Luis Serpa
NÃO TENHO COM O MAR uma daquelas relações mágicas, misteriosas, esotéricas, melosas, grandiloquentes, enjoativas de tão «profundas». A uma repórter do (creio) Paris Match que lhe perguntou o que sentia quando deixava de ver terra, Tabarly respondeu «Quando deixo de ver terra? Não sinto nada») . O mar é parte de mim e eu dele, como o meu nariz, o meu braço direito ou este cabelo, que insiste em recuar. O mar é o que é: o meu local de trabalho, um ambiente do e no qual sou o elo mais fraco, mais frágil e mais transitório. Se a minha embarcação afundar demorará muito mais tempo a desaparecer do que eu. Talvez seja por isso que gosto tanto do que faço. É um desafio físico, psicológico e sobretudo emocional.
É como a pesca ao grosso, Big Game Fishing no original: o objectivo não é pescar um peixe muito grande. É pescá-lo com a linha mais fraca possível. Imaginem apanhar um peixe de trezentos quilos com uma linha cuja resistência é de vinte, por exemplo. O meu trabalho é semelhante, só que não pesco. Navego, trato de barcos, levo passageiros, clientes ou tripulantes de um lado para o outro, sãos e salvos. É tudo.

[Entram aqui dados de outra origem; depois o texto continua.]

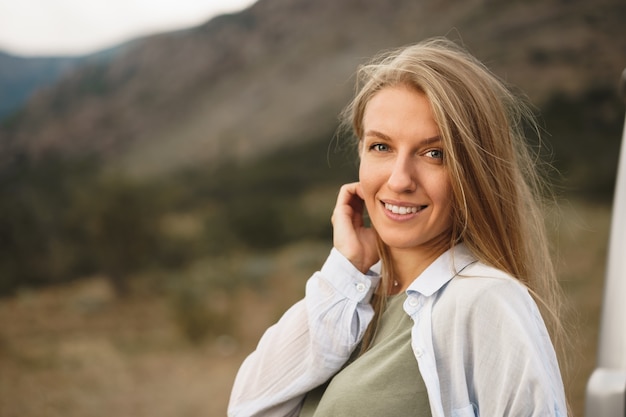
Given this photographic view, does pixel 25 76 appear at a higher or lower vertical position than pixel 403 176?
higher

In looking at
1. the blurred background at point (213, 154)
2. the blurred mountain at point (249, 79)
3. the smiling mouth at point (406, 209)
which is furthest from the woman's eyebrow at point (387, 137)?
the blurred mountain at point (249, 79)

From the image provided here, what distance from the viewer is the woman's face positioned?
1450 mm

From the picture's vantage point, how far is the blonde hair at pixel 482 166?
1420mm

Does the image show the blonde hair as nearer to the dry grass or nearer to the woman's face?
the woman's face

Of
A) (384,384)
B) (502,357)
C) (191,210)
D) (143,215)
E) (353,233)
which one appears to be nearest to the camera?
(502,357)

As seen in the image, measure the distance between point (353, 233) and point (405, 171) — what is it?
1.08 ft

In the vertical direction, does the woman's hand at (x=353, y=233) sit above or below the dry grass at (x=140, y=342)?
above

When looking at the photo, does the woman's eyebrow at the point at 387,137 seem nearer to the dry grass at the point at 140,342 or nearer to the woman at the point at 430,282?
the woman at the point at 430,282

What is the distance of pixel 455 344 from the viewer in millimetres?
1295

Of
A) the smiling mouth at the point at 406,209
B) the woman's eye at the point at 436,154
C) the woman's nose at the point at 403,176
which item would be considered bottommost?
the smiling mouth at the point at 406,209

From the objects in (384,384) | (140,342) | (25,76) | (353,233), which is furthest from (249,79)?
(384,384)

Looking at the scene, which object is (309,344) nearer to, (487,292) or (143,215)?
(487,292)

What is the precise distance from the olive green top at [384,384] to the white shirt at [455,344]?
0.02 m

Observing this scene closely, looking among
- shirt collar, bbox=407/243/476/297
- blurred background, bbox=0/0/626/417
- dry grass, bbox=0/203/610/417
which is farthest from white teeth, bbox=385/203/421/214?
blurred background, bbox=0/0/626/417
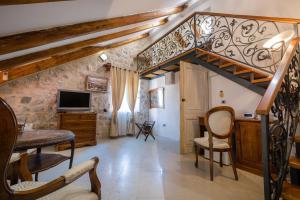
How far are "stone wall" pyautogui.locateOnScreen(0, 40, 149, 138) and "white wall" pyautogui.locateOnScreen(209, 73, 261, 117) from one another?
335cm

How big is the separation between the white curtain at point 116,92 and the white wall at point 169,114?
1480mm

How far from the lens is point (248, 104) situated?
3119mm

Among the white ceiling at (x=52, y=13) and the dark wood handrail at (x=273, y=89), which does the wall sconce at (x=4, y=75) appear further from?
the dark wood handrail at (x=273, y=89)

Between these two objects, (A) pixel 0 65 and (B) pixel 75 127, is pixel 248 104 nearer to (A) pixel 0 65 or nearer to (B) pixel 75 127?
(B) pixel 75 127

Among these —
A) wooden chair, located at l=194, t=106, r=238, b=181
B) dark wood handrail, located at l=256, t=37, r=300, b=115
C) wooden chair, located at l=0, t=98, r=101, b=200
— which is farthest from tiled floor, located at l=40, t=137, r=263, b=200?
dark wood handrail, located at l=256, t=37, r=300, b=115

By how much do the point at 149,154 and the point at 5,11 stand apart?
11.1 ft

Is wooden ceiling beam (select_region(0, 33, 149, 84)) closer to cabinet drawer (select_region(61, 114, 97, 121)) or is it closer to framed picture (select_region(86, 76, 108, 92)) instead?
framed picture (select_region(86, 76, 108, 92))

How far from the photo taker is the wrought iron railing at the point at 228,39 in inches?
116

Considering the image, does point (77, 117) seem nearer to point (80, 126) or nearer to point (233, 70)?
point (80, 126)

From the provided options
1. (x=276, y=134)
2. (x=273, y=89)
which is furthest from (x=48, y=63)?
(x=276, y=134)

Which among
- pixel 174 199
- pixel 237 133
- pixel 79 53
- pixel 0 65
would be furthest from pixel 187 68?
pixel 0 65

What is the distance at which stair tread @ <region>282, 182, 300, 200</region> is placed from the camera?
1.14 meters

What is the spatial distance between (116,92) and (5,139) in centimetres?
501

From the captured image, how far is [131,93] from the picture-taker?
19.7 ft
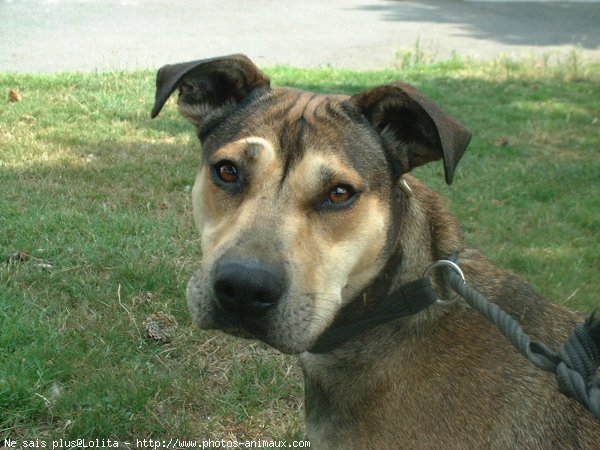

Não me peçam declarações, declamações de braço no ar e mão no peito. Gosto de estar no mar como outros gostam de estar na sala de reuniões do conselho de administração da empresa que administram. E gosto também de estar nos sítios aonde o mar me leva. Conheço pouco o interior da maioria dos países que visitei. Só lhes conheço as costas, os portos, os cabos, as correntes, os baixios, os pontos conspícuos, as marés e os bares, claro, os que são simultaneamente bonitos e perto do cais aonde estou atracado. É isso que me interessa: evitar um rochedo, distinguir uma bóia encarnada de um anúncio luminoso, fazer uma manobra bonita ao atracar. Um marinheiro é por natureza um esteta. (a razão é simples: tem tempo. A estética está tão ligada ao tempo como o espaço). Confunde a forma e a função – porque não as sabe distinguir, verdade seja dita. As embarcações não são como as mulheres: se não forem bonitas não funcionam bem. As mulheres têm mais sorte. Mesmo feias são – ou podem ser – maravilhosas. Uma embarcação não é assim. As linhas têm de ser harmoniosas. Têm de nos inspirar um sentimento de admiração pelo arquitecto que as desenhou, pelo estaleiro que as construiu, pelo homem que as governa. Com uma embarcação feia não se pode fazer o que se faz com uma mulher idem. Não é tão bom.
II
Escrevo estas linhas em St.-Martin. Acabo de passar por três tempestades em menos de uma semana. A pior delas foi uma das piores da minha vida, ocupará talvez um lugar no pódio ou na lista das cinco mais violentas do concurso no qual todos os marinheiros participam: o dos maiores arraiais de porrada pelos quais passámos. As tempestades são muito diferentes umas das outras. Nos trópicos e no Mediterrâneo são súbitas, imprevistas e por isso provocam mais estragos do que as do atlântico, que têm a gentileza de se anunciar, de se fazer preceder por cirrus, umas nuvens altas que parecem caudas de cavalo ou por uma ondulação que vai progressivamente aumentando. Aqui não é assim. Aparecem vindas do nada com uma carga de água que daria para encher as barragens todas de Portugal em dois dias. Quando são curtas chamam-se squalls, não sei o termo em português. Creio que é aguaceiro, mas não tenho a certeza. A de sábado não foi um squall. Foi um temporal à séria. Passei mais de cinco horas ao leme com uma chuva que não me permitia sequer abrir os olhos, de tão forte que vinha.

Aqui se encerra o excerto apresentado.